House portrays the life and career of film and TV costume designer and stylist Patricia Field, of Sex and the City fame, as seen through the eyes of the many friends, co-workers and peers who worked at her Greenwich Village boutique and salon, which was also a home for many LGBT kids who needed one. Field embraced a wide variety of these people, provided they did their fair share in helping to run the boutique, of course, and a number of them went on to achieve fame in fields ranging from art to fashion to music. They became a surrogate family, with Field as the matriarch who ruled more like a patriarch.
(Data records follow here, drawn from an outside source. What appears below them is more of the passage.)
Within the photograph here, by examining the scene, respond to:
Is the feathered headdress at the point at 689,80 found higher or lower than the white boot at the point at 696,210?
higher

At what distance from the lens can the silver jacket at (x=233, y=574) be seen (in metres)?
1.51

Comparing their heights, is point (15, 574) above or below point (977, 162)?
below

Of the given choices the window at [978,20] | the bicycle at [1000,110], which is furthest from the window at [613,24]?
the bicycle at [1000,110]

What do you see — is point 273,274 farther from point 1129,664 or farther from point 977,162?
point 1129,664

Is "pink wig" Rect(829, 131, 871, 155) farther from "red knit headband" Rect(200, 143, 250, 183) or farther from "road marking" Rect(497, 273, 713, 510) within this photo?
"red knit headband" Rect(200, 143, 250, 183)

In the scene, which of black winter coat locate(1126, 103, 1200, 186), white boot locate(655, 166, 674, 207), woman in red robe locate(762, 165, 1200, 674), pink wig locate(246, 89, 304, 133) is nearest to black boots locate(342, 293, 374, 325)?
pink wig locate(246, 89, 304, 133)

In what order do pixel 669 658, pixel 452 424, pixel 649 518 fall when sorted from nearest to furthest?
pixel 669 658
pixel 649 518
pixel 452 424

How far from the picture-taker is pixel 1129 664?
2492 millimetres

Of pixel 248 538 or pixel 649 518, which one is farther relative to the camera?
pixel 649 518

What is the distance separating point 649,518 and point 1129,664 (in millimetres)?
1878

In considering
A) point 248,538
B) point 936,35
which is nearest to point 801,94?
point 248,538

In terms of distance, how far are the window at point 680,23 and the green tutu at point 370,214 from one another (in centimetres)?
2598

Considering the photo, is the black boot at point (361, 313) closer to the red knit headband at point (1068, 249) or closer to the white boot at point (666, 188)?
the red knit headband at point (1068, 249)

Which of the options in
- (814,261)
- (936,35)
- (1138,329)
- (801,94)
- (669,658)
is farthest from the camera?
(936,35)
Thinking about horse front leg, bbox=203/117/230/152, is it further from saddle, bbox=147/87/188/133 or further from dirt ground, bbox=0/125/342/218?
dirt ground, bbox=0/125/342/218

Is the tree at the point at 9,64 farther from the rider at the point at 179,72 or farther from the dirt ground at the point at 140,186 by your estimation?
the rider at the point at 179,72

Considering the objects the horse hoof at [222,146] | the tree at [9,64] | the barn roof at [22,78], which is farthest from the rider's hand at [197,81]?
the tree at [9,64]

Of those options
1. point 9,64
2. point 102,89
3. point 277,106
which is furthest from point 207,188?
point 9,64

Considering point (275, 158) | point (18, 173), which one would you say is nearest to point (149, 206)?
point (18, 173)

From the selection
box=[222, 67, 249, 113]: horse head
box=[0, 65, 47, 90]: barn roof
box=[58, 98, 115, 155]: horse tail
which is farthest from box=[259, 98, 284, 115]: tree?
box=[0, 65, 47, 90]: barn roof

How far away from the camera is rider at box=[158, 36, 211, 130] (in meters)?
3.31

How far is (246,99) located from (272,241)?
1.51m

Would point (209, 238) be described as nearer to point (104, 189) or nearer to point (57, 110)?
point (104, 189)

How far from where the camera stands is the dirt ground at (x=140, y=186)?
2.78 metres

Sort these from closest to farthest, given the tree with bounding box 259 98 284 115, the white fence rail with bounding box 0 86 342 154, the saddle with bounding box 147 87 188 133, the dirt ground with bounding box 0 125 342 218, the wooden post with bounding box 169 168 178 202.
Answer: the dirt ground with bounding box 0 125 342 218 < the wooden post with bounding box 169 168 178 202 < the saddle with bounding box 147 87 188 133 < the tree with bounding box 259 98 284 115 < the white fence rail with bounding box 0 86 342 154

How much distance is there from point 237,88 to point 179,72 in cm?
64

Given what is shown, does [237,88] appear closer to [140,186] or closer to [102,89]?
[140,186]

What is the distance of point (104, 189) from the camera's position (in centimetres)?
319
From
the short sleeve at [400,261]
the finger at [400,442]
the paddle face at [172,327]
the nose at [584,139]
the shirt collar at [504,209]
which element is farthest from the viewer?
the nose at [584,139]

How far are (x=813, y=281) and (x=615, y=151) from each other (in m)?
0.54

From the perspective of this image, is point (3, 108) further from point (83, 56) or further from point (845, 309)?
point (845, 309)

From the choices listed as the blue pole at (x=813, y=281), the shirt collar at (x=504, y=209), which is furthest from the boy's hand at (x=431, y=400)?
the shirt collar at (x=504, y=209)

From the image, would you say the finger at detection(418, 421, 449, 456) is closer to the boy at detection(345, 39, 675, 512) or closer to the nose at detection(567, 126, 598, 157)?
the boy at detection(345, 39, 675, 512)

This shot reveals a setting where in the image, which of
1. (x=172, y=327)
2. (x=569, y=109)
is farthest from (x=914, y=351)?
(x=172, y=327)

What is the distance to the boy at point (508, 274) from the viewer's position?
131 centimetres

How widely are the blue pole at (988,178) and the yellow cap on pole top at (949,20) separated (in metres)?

'House' director Mars Roberge (third from left), w/friends
Director Mars Roberge does a good job of gathering testimonials from so many people and providing a voice for what has long been a disenfranchised and discriminated segment of society. The problem I had with it, though, is that as a film, House doesn't offer a wider context for those, like me, who are unfamiliar with Field and/or didn't experience the 80s and 90s from a LGBT perspective. It's too anecdotal, too much of an insider movie; after awhile, it felt a bit like listening to your grandpa telling the same stories of his glory days for the 59th time. Still, for what it is, it's a nice tribute to Field and the legacy she has left. Here's the website and here's the trailer.

Then there were the shorts. Seed Story tells the rise and fall of a miniature civilization centered around the growth of a single dandelion, using tiny figurines and created props in La Jetee-style still shots. Neat way to depict how simple ideas can be twisted and reshaped according to who's in charge... Rotkop, from Belgium, is about a bullied teen and his cancer-ridden mother. The protagonist isn't entirely sympathetic, but that's okay; that means it has gravitas without being too cliche... in Fe la Vida, from Spain, a clerical error sends a woman through a maze of bureaucracy. Couldn't tell if this was supposed to be satirical or not... An artist tries to recreate the image of the woman of his dreams, literally, in the wordless L'ombra Interior, also from Spain. Kinda surreal, yet poetic as well... and in a third Spanish short, Only Solomon Lee, a series of stolen laptops inspires a creepy loner to connect with people in disturbing ways. Very uncomfortable to watch, though in a positive way.